In 2022, players in the sector make widespread use of the Carbon Risk Real Estate Monitor (CRREM), a tool developed by the IIÖ (Institute for Real Estate Economics – Austria), a conglomerate of European universities as well as the GRESB, and financed by funds from the European Union.
CRREM trajectories, reference decarbonization trajectories
This complete and specialized tool in the analysis of carbon trajectories of real estate assets allows a better understanding of the carbon issue for buildings. It includes reference thresholds, decreasing over time, of carbon intensity (carbon emissions per m² and per year) that buildings must follow. These intensity levels are based on global IPCC scenarios and carbon budgets, to which real estate sectorization has been applied.
These carbon trajectories are broken down by country, by type of activity, by climate alignment at 1.5°C or 2°C; derived into an equivalent trajectory in energy intensity (energy consumed per m² and per year) of the assets.
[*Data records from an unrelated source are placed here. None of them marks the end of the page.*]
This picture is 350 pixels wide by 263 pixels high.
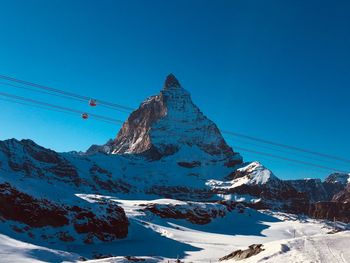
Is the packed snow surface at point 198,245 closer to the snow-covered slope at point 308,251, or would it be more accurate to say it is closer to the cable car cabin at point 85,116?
the snow-covered slope at point 308,251

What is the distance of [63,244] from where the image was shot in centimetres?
6334

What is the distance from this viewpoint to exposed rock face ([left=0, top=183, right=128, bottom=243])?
6444 centimetres

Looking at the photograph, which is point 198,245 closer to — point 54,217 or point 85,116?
point 54,217

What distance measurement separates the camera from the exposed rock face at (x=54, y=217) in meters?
64.4

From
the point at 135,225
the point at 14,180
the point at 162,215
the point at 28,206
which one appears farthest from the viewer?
the point at 162,215

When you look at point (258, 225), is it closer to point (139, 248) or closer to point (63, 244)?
point (139, 248)

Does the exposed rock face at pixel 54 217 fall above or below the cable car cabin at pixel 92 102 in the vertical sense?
below

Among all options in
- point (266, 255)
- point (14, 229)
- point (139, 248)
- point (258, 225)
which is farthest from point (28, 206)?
point (258, 225)

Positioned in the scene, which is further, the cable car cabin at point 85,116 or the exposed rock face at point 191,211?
the exposed rock face at point 191,211

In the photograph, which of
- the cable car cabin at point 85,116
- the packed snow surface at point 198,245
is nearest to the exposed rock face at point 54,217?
the packed snow surface at point 198,245

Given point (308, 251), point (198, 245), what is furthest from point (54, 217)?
point (308, 251)

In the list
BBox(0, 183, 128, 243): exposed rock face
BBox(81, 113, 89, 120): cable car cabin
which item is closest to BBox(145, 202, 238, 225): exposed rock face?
BBox(0, 183, 128, 243): exposed rock face

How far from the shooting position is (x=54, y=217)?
2685 inches

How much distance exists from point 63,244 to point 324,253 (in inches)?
1691
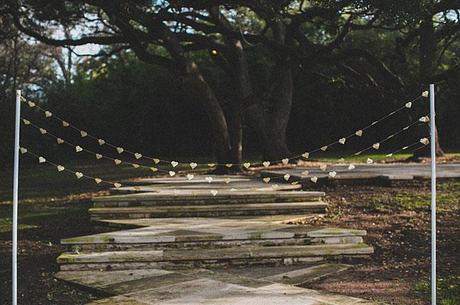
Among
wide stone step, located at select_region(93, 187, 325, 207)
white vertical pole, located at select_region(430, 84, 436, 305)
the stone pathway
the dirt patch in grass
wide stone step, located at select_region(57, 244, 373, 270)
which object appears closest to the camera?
white vertical pole, located at select_region(430, 84, 436, 305)

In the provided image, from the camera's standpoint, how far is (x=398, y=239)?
24.0 feet

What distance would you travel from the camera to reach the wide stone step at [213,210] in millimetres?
8508

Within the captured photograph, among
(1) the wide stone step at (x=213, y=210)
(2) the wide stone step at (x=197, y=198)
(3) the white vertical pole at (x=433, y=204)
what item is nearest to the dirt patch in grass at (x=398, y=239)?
(1) the wide stone step at (x=213, y=210)

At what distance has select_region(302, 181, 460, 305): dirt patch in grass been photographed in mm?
5047

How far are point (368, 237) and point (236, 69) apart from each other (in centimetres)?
889

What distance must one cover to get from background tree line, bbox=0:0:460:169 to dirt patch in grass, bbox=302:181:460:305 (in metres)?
2.93

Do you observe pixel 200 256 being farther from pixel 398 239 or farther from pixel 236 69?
pixel 236 69

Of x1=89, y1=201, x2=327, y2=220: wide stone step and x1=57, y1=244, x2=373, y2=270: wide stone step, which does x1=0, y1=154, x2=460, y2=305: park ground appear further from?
x1=89, y1=201, x2=327, y2=220: wide stone step

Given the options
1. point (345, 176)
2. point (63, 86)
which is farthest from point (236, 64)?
point (63, 86)

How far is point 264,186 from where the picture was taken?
1034 cm

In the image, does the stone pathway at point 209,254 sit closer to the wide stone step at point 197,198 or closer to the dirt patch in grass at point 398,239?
the wide stone step at point 197,198

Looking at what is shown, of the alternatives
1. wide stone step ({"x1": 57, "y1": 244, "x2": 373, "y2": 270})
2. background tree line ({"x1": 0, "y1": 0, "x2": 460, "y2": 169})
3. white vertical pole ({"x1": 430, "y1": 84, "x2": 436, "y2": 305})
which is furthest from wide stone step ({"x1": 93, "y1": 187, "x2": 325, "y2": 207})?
white vertical pole ({"x1": 430, "y1": 84, "x2": 436, "y2": 305})

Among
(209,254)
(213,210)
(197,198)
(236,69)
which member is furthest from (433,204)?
(236,69)

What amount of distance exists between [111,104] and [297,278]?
21293mm
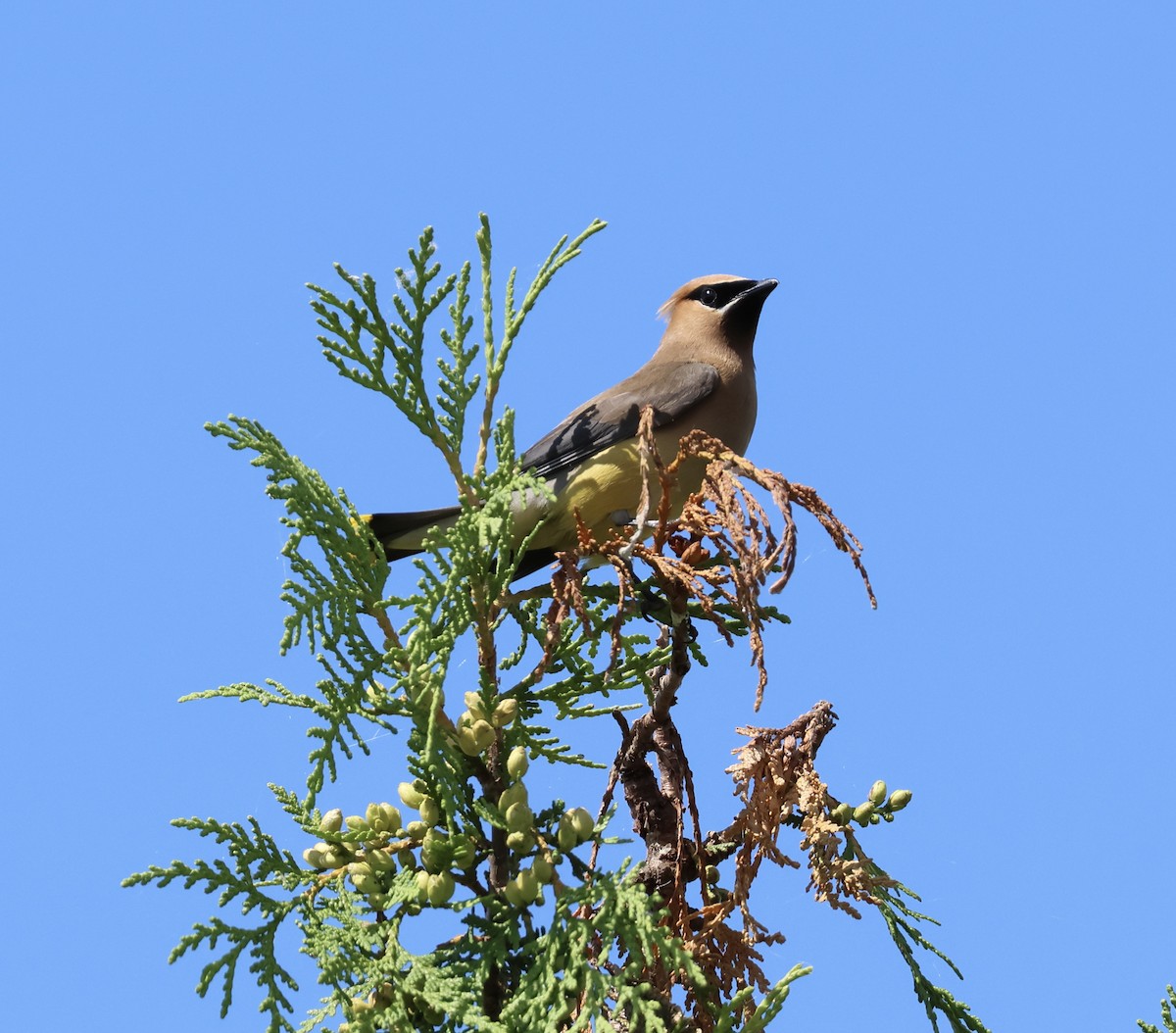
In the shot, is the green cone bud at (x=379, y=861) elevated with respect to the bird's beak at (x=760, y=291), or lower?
lower

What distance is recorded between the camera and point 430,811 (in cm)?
295

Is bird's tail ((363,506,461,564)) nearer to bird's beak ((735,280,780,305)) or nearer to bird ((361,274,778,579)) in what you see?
bird ((361,274,778,579))

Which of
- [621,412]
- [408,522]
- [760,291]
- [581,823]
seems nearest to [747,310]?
[760,291]

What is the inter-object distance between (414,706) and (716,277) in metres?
2.90

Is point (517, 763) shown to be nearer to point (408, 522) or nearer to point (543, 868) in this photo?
point (543, 868)

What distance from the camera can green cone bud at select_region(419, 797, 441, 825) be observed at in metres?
2.95

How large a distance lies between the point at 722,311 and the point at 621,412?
99 cm

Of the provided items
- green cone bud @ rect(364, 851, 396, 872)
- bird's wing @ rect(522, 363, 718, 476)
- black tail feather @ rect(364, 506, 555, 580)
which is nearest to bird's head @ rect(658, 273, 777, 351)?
bird's wing @ rect(522, 363, 718, 476)

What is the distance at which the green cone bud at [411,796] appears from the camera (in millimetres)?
2971

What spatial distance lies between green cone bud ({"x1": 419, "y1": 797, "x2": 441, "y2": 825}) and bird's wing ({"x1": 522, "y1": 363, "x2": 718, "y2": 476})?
4.10 ft

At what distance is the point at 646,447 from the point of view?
10.1 ft

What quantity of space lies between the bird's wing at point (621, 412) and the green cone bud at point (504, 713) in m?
1.09

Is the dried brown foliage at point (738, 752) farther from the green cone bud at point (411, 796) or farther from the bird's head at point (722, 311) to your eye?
the bird's head at point (722, 311)

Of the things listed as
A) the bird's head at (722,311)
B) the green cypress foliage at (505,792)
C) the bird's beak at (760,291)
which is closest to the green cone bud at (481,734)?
the green cypress foliage at (505,792)
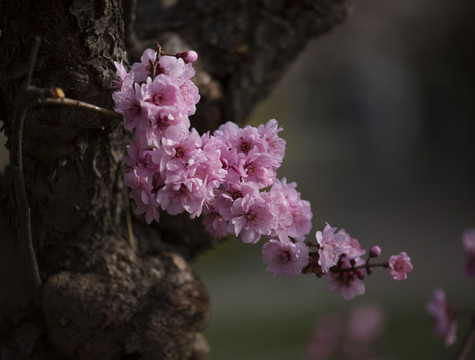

The climate alignment of the buildings analyzed is determined by comparing the carbon performance levels to be achieved with the emissions caused by their actual or forecast energy consumption.
According to the environmental performance of the asset, the CRREM concludes on the year of obsolescence of the asset. A very emissive building may be environmentally stranded (obsolete) from 2022, while an asset with high environmental performance will be 2°C-ready for 2050, or even 1.5°C-ready. In reality, for a certain number of buildings in France, the carbon obsolescence frontier will be crossed by 2050. This therefore means that these buildings are today in performance levels consistent with a 2°C alignment, but will remain so in the long term only by anticipating the decarbonization of their energy consumption.
Outstanding results to initiate the low-carbon transition
The Offices indicator of the Sustainable Real Estate Observatory allows a fairly powerful application of these principles. In 2021, an average building emitted 14 kg of CO2 equivalent per m² per year, so it would be considered to be in line with the CRREM’s 1.5°C carbon objectives until around 2029 (see graph below). On the other hand, this date having passed, this average building would be in carbon obsolescence: it will have to gradually decarbonize its operation to align, until reaching in 2050 an intensity of emissions around 3 kgeqCO2/m²/year, i.e. a division by one little more than 4 of its footprint!